Oltre a una mirabile fattura, il trionfo di pubblico del '96 si deve a tre cause principali. Scopriamole insieme in questo speciale che vuole scavare alle radici di una storia che è ben più di quello che appare in superficie...

Il Giorno dell'Indipendenza

In primo luogo, Independence Day è un atto di gratitudine. E' proprio un regista straniero emigrato a Hollywood a regalare agli Stati Uniti uno dei film più patriottici di sempre. Fresco del successo di Stargate, e con un budget mai avuto prima, Roland Emmerich ha dato vita a ciò che i limiti di spesa gli avevano sempre impedito: una grande epopea, uno spettacolo pirotecnico nel quale incasellare un grande gioco di emozioni umane, un incrocio di storie sullo sfondo della possibile fine di tutto, un riscatto sociale globale catalizzato dai valori a stelle e strisce.
In secondo luogo, Independence Day è figlio del suo tempo. Storico, socio-economico e inevitabilmente culturale. L'America del film è figlia dell'eredità di Reagan e dell'attualità di Clinton. E' un Paese che è il leader indiscusso del pianeta, il simulacro del mondo unipolare, non più poliziotto del globo ma golden boy che ha sbaragliato tutto e tutti ponendo se stesso come modello di riferimento post-ideologico. La liberaldemocrazia a stelle e strisce è la fine della Storia, e il presidente Whitmore è l'ultimo uomo. Bill Pullman è il leader che abbraccia il mondo, che striglia la nazione ad uno scatto di orgoglio e che festeggia il 4 luglio come una rinnovata occasione di riprendersi ciò che è proprio di diritto. E' lui, in tempi non sospetti, Capitan America: pronto a dare speranza a una nazione in ginocchio, a tentare una mediazione col nemico, e a rispondere con forza esponendosi in prima persona montando su un caccia bombardiere da buon comandante in capo.

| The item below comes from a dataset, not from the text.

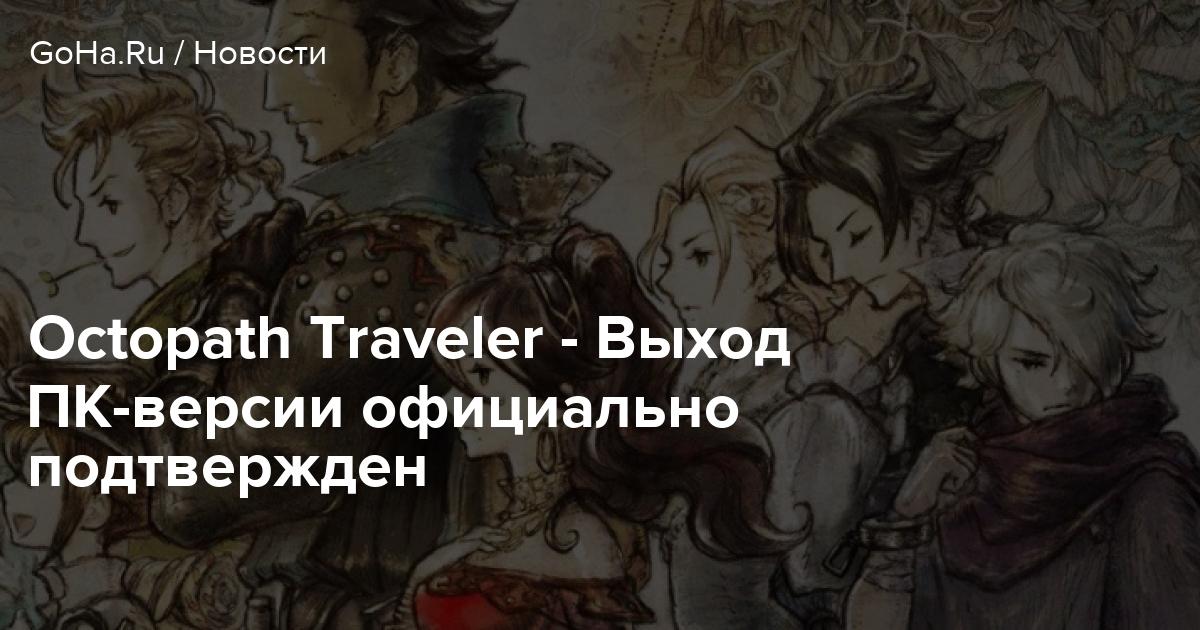 Octopath Traveler - Выход ПК-версии официально подтвержден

In terzo luogo la salvezza arriva, rigorosamente ad un passo dal baratro, da un lavoro di squadra che è una rappresentazione dell'armonia nazionale. A trovare una soluzione è un nerd di prim'ordine. Quel Jeff Goldblum che nei panni di Ian Malcolm teorizzava la fine del Jurassic Park è rivisitato in chiave costruttiva: scoprirà sia il problema che la tanto agognata soluzione. A renderla possibile è invece un soldato solitario, audace e senza paura. E a salvare il mondo è invece l'uomo della strada, che sacrifica se stesso sull'altare della rettitudine, immolando la sua scriteriata vita per il bene della sua famiglia e, per estensione, di tutti noi. Dal Vangelo a Independence Day, la salvezza collettiva dal sacrificio di un uomo regala al mondo una catarsi salvifica che ci concede, finalmente, una seconda occasione. E anche l'America è, in sostanza, una fede.
Il presidente, lo scienziato, il soldato, l'uomo della strada. E' il quartetto che plasma il mondo della supremazia made in Usa: la guida illuminata, il cervellone, l'eroe e il buon cittadino. Non è solo una squadra vincente, ma è il format al quale, secondo gli States, l'intero mondo dovrebbe aspirare per raggiungere quella felicità che nella costituzione americana è un diritto di ogni rappresentante del suo popolo eletto. Dopo vent'anni le cose sono molto cambiate. Gli studios e i colletti bianchi della nuova Hollywood degli MBA fanno molta più attenzione a proporre il genere di retorica di cui Independence Day era intriso. Anche in questo caso, le ragioni sono tre:
In primo luogo, gli Stati Uniti non sono più soli. E non parliamo di minacce aliene, ma di un mondo multipolare dalla coperta stretta, nel quale per primeggiare occorre sgomitare con un coacervo di superpotenze. Molte di queste, inoltre, sono diventate mercati grandi ed appetibili: pronti a far lievitare gli incassi o, all'occorrenza, a salvare i film in caso di accoglienza fredda in patria. La retorica della nazione eletta ha progressivamente ceduto il posto ad un cosmopolitismo compassionevole e politicamente corretto. Piace al pubblico e fa bene al botteghino.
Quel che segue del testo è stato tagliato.